El segundo artículo, que contrasta mucho con este primero, nos introduce en una serie de dicotomías que no debiéramos pasar por alto. Y que nos llevan, en realidad, a la conclusión de lo relativo que es todo; a que frente a cualquier situación se nos presentan una serie de alternativas que debemos considerar detenidamente y, tras tomar algunas determinaciones, seguir revisándolas.

Deseo que los hayan leído despacio y que en la sesión de hoy, Jueves, hayamos reflexionado sobre esta dificultad de tener un marco de referencia fijo, universal e inmutable: tres cosas que la vida nos muestra que no es así la realidad.
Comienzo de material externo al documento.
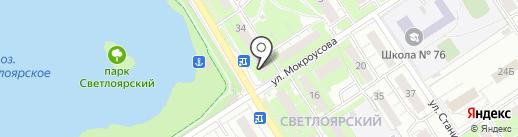 Синяя птица на карте Нижнего Новгорода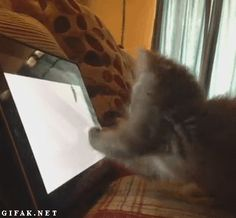 Even his/her judo skills are of no use. | The Best Cat GIF Post In The History Of Cat GIFs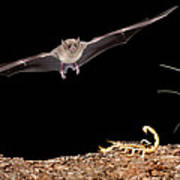 Lesser Long-nosed Bat Approaching Poster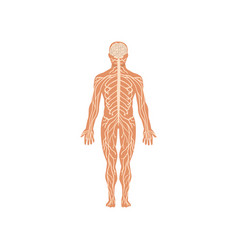 human nervous system anatomy of human body vector image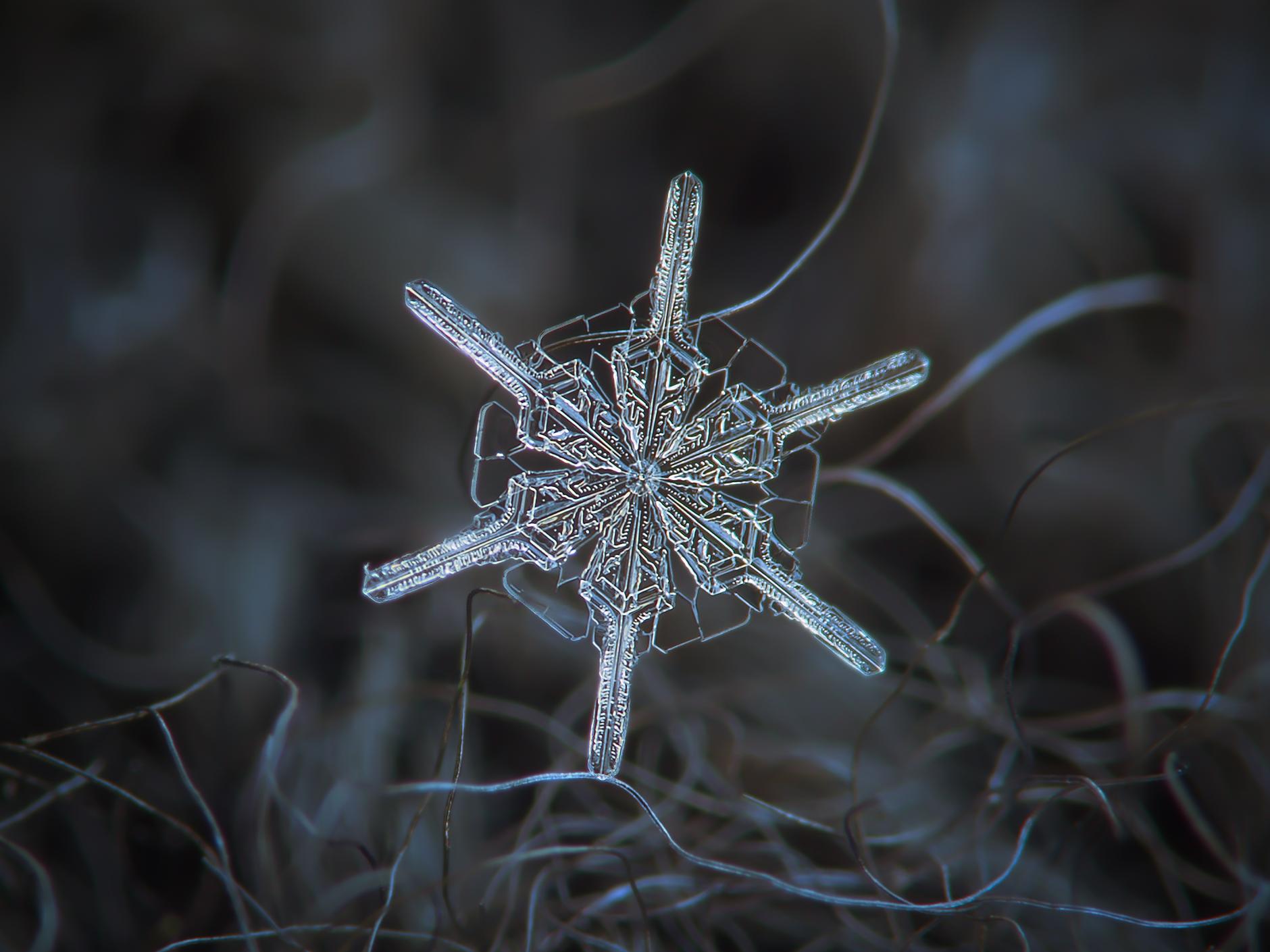 snowflake92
Y para el próximo día, sí: el trabajo que debía haber sido para hoy y que supone un esfuerzo importante para Uds.: El estudio de un texto en ¡Inglés! Sé que no les resultará fácil, pero es importante ese que supone una modificación de última hora del orden de algunas lecturas esfuerzo. Corresponde al libro de Ivey y colaboradores y supone la entrada de lleno en una forma diferente de conceptualizar los abordajes psicológicos. Y no tanto por lo novedoso que aparenta ser (y digo aparenta porque el pensamiento grupoanalítico viene hablando de ello desde hace más de cincuenta años), sino porque nos lleva a considerar una relativización importante de muchos cuerpos teóricos. Ello no quiere decir que me aparte de mi conceptualización psicoanalítica, que por lo que voy viendo es más actual de lo que parece a simple vista. Aunque el libro no hable de ello, les introduciré la idea de matriz, que es una idea de Foulkes y, a partir de ahí creo que podremos entender un poco más todo este abordaje, y el de la asignatura.

Artícles a llegir

*Rigazio-DiGilio, S., i Cols (1996): Developmental Counseling and Therapy: Individual and Family Therapy. A Ivey i Cols (1996) Counseling and Psychotherapy. Allin and Bacon Ed.